### ACTION ITEM
Repeat nothing but the lines below running from the one containing "The researchers measured whether" to the one containing "Answer (YES/NO): YES". Keep both end lines.

[Stored data]

- - -

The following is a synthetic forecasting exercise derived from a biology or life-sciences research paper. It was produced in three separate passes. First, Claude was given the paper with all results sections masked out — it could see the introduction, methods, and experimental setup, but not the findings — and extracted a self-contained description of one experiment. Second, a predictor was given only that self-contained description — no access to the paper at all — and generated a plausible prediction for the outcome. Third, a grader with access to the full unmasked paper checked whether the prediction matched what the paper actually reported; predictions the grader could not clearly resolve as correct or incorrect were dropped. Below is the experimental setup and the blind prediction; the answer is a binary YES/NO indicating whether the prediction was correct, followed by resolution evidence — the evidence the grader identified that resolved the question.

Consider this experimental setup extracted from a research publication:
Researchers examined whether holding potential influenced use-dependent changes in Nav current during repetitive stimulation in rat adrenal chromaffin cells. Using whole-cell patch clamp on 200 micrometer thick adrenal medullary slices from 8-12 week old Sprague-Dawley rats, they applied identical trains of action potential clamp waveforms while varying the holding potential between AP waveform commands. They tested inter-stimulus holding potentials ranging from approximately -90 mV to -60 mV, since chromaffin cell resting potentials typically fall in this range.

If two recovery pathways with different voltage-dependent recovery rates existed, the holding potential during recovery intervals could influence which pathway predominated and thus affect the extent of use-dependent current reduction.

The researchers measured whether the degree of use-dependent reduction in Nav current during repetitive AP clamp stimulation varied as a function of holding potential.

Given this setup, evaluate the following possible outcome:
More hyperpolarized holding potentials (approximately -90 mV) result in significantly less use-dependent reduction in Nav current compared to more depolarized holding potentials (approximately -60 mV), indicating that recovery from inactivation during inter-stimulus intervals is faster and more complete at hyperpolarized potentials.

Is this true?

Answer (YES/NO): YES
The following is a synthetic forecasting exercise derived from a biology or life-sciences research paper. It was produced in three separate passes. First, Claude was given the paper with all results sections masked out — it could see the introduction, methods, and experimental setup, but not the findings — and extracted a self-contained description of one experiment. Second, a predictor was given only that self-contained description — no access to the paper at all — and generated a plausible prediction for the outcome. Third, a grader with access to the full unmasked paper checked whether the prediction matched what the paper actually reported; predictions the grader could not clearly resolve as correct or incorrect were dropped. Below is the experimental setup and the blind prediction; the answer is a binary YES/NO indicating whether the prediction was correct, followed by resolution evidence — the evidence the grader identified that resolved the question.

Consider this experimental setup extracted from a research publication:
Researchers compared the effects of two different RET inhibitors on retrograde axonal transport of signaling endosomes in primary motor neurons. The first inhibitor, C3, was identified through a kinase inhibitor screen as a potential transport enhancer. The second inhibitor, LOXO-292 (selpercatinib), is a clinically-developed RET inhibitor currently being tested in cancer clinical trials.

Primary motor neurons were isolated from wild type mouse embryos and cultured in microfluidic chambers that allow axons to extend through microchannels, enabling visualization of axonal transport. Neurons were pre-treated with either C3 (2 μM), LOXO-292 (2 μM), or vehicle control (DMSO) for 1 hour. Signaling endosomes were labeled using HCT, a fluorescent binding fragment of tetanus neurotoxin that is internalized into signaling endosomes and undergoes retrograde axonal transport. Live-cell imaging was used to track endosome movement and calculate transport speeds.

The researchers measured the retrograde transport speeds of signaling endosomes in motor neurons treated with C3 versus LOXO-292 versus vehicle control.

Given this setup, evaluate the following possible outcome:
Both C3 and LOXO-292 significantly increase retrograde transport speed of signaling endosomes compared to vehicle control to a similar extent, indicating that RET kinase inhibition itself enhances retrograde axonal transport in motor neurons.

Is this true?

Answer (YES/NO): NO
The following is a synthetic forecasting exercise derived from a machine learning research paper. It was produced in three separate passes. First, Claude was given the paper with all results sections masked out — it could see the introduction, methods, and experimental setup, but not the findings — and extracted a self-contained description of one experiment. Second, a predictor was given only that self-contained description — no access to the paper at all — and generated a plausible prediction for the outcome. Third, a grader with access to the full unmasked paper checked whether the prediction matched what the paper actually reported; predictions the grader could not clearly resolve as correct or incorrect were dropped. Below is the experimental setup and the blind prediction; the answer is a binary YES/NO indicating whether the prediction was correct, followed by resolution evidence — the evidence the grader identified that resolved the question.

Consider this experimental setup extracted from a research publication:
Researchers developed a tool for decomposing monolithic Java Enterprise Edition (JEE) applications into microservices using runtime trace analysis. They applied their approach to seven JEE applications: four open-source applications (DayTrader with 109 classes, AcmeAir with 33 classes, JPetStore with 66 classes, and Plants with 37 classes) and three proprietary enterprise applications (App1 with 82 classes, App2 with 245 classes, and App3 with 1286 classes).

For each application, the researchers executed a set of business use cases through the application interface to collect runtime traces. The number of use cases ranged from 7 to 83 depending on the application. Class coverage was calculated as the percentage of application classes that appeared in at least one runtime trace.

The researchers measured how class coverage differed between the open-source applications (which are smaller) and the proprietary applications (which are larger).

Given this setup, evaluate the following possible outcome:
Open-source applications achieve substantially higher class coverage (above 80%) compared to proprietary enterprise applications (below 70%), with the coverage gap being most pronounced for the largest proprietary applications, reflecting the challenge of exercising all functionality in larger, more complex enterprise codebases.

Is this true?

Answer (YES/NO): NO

- - -

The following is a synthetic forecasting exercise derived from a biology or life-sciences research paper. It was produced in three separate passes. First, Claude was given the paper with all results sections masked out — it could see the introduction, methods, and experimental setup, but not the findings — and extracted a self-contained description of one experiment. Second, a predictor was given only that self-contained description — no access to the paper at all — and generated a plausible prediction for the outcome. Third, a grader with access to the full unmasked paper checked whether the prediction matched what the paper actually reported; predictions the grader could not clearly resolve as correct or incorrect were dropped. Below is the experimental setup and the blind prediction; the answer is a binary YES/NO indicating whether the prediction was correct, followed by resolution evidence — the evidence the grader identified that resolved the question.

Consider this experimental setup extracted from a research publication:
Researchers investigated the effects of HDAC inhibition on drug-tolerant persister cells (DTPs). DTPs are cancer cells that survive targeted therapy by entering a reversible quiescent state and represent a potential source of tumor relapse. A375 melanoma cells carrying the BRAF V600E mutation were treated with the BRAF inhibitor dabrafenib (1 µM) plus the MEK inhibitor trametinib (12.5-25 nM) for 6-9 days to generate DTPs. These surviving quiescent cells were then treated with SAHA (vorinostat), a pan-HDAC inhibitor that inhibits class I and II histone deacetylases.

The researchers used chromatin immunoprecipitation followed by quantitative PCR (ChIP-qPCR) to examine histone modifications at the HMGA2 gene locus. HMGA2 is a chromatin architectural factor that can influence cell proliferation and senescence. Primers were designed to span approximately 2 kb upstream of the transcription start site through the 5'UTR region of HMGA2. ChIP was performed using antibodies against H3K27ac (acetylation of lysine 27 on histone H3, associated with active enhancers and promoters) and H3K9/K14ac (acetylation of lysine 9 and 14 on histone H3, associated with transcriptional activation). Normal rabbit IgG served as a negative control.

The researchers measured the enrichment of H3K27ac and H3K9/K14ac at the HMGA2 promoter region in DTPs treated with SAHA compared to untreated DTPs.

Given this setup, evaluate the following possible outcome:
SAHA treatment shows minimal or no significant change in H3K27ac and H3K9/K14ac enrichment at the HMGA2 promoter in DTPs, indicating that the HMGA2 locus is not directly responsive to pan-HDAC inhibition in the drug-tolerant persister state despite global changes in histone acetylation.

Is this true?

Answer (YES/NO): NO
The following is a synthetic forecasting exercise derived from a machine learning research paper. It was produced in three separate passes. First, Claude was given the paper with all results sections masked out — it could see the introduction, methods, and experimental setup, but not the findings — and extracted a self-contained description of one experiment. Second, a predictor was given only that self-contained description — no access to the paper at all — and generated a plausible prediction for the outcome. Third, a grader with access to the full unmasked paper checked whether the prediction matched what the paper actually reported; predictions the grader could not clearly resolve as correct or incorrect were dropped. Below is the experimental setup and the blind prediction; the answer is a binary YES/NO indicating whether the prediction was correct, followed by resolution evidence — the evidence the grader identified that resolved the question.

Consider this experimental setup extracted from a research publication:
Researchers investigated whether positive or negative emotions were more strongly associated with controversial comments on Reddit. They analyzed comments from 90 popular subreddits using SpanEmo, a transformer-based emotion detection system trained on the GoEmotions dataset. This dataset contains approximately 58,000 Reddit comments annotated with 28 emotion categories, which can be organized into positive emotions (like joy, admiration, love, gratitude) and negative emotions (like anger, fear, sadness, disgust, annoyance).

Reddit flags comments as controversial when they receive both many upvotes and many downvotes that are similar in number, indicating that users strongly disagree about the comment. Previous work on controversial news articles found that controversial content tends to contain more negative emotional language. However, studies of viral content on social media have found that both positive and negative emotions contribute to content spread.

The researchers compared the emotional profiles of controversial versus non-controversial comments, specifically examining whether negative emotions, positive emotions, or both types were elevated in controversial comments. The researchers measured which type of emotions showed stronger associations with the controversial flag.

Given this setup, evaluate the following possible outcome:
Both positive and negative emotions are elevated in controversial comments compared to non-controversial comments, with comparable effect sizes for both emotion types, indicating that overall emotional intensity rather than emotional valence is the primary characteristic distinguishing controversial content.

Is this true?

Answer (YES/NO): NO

- - -

### PROBLEM SOLUTION
The researchers measured whether the degree of use-dependent reduction in Nav current during repetitive AP clamp stimulation varied as a function of holding potential.

Given this setup, evaluate the following possible outcome:
More hyperpolarized holding potentials (approximately -90 mV) result in significantly less use-dependent reduction in Nav current compared to more depolarized holding potentials (approximately -60 mV), indicating that recovery from inactivation during inter-stimulus intervals is faster and more complete at hyperpolarized potentials.

Is this true?

Answer (YES/NO): YES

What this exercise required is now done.